## CE QUI EST DEMANDÉ
Citez mot pour mot le passage du texte sur la maladie d’Alzheimer qui commence aux mots « La maladie d’Alzheimer se » et s’arrête après « empêche leur interaction. ».

## TEXTE EXTRAIT
★ ★ ★ ★ ★
La maladie d’Alzheimer se manifeste notamment par l’agrégation de fragments protéiques nommés peptides bêta-amyloïdes autour des neurones. Ces fragments sont découpés dans la protéine APP par l’enzyme BACE-1, toutes deux abondantes dans le cerveau. Pourquoi ne déclenchent-elles pas alors systématiquement la maladie ? Utpal Das, de l’Université de Californie, et ses collègues l’expliquent par leur compartimentation au sein du neurone, séparation qui empêche leur interaction.
Les chercheurs ont cultivé des neurones d’hippocampe (une aire cérébrale essentielle à la mémoire, particulièrement atteinte lors de la maladie d’Alzheimer) de souris. Ils les ont modifiés génétiquement pour qu’ils produisent des protéines APP et des enzymes BACE-1 fluorescentes, respectivement vertes et rouges. Ils ont ainsi constaté qu’après leur synthèse, ces molécules étaient stockées dans des vésicules séparées.
Ils ont ensuite stimulé l’activité électrique des neurones afin d’en étudier les conséquences sur la compartimentation. L’accroissement de l’activité neuronale est connu pour entraîner une plus grande agrégation des peptides bêta-amyloïdes. Cela peut sembler contradictoire avec le fait que la stimulation intellectuelle ralentit la maladie d’Alzeimer, mais, pour Subhojit Roy, l’un des coauteurs de l’étude, une hypothèse pourrait lever la contradiction : selon cette hypothèse – controversée –, la maladie résulterait le plus souvent d’une agrégation des peptides bêta-amyloïdes dans le réseau neuronal dit du mode par défaut, qui s’active quand on ne pense à rien et s’éteint quand on se concentre. Dès lors, l’activité intellectuelle diminuerait l’activité neuronale dans cette zone et y ralentirait l’agrégation des peptides.
Quoi qu’il en soit, lorsque les chercheurs ont stimulé les neurones, de nombreux vésicules ont fusionné, conduisant au rapprochement et à l’interaction des protéines APP et des enzymes BACE-1. Des analyses post-mortem du cerveau de victimes humaines de la maladie d’Alzheimer suggèrent aussi que les vésicules de stockage de ces deux molécules ont fusionné. Ce processus pourrait donc jouer un rôle dans la maladie d’Alzheimer. Reste à déterminer pourquoi la compartimentation n’est prise en défaut que chez les malades.
★ ★ ★ ★ ★
## INFORMATIONS EXTRAITES

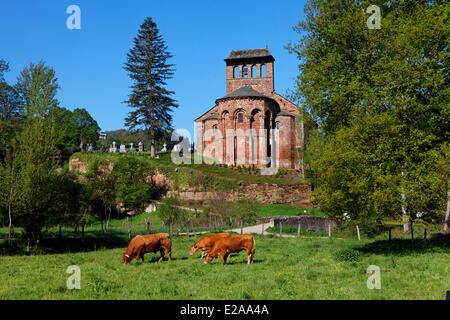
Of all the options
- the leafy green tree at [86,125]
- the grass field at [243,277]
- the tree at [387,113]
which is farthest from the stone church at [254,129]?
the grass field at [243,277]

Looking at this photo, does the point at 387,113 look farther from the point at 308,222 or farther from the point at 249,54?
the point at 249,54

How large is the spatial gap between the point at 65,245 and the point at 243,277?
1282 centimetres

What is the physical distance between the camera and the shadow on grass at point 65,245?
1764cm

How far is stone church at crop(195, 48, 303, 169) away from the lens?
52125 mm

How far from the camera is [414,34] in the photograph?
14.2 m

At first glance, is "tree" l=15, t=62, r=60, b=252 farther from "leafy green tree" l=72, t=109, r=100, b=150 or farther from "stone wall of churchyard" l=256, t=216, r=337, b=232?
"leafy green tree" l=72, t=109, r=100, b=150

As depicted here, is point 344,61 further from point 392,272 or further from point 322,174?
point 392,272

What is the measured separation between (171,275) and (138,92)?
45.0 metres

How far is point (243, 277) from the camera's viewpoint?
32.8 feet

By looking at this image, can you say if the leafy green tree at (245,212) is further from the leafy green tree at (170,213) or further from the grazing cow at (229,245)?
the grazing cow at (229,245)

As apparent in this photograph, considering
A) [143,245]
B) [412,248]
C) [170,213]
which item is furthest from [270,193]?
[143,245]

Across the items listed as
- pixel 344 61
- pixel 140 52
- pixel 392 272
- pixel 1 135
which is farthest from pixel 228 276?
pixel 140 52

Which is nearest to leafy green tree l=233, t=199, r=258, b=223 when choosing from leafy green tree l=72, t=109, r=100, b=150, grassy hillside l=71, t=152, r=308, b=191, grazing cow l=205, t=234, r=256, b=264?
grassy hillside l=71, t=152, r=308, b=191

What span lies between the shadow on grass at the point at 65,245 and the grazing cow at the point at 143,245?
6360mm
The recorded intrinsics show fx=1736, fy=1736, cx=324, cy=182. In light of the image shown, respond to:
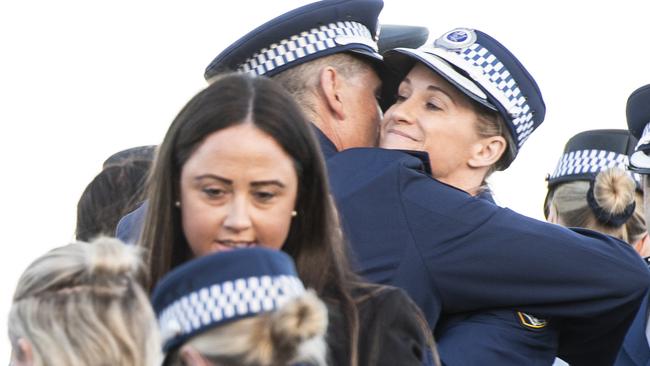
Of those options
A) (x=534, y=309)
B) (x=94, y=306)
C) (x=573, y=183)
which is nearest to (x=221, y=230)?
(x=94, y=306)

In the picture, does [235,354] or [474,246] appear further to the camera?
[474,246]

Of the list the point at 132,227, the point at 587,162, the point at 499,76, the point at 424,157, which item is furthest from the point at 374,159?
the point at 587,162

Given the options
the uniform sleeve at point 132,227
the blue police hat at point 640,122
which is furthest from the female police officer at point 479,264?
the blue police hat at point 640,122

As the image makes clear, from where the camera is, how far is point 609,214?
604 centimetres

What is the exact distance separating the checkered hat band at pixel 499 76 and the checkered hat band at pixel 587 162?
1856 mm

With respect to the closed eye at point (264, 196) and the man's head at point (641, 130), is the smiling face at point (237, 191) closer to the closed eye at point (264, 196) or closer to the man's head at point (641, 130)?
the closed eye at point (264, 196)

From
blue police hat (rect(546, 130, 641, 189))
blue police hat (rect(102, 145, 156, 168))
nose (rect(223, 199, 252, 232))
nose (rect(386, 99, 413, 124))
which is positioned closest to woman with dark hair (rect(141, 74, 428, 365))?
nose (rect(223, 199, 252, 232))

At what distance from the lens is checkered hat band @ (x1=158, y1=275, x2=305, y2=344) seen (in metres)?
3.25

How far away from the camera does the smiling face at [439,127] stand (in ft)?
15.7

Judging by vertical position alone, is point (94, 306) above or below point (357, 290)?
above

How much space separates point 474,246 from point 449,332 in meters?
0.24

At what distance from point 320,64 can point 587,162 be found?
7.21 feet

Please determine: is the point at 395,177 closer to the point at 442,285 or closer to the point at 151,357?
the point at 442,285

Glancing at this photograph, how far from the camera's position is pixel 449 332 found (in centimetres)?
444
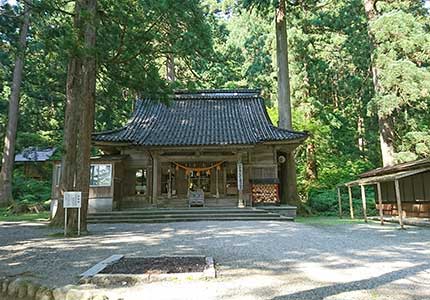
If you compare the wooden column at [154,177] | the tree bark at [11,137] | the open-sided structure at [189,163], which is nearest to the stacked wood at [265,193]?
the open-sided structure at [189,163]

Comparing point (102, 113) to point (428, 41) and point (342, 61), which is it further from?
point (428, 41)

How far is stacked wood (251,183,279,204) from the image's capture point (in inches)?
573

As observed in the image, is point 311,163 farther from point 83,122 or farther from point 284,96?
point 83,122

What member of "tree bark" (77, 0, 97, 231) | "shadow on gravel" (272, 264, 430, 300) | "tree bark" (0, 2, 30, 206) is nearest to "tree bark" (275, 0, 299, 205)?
★ ★ ★ ★ ★
## RÉSULTAT OBTENU
La maladie d’Alzheimer se manifeste notamment par l’agrégation de fragments protéiques nommés peptides bêta-amyloïdes autour des neurones. Ces fragments sont découpés dans la protéine APP par l’enzyme BACE-1, toutes deux abondantes dans le cerveau. Pourquoi ne déclenchent-elles pas alors systématiquement la maladie ? Utpal Das, de l’Université de Californie, et ses collègues l’expliquent par leur compartimentation au sein du neurone, séparation qui empêche leur interaction.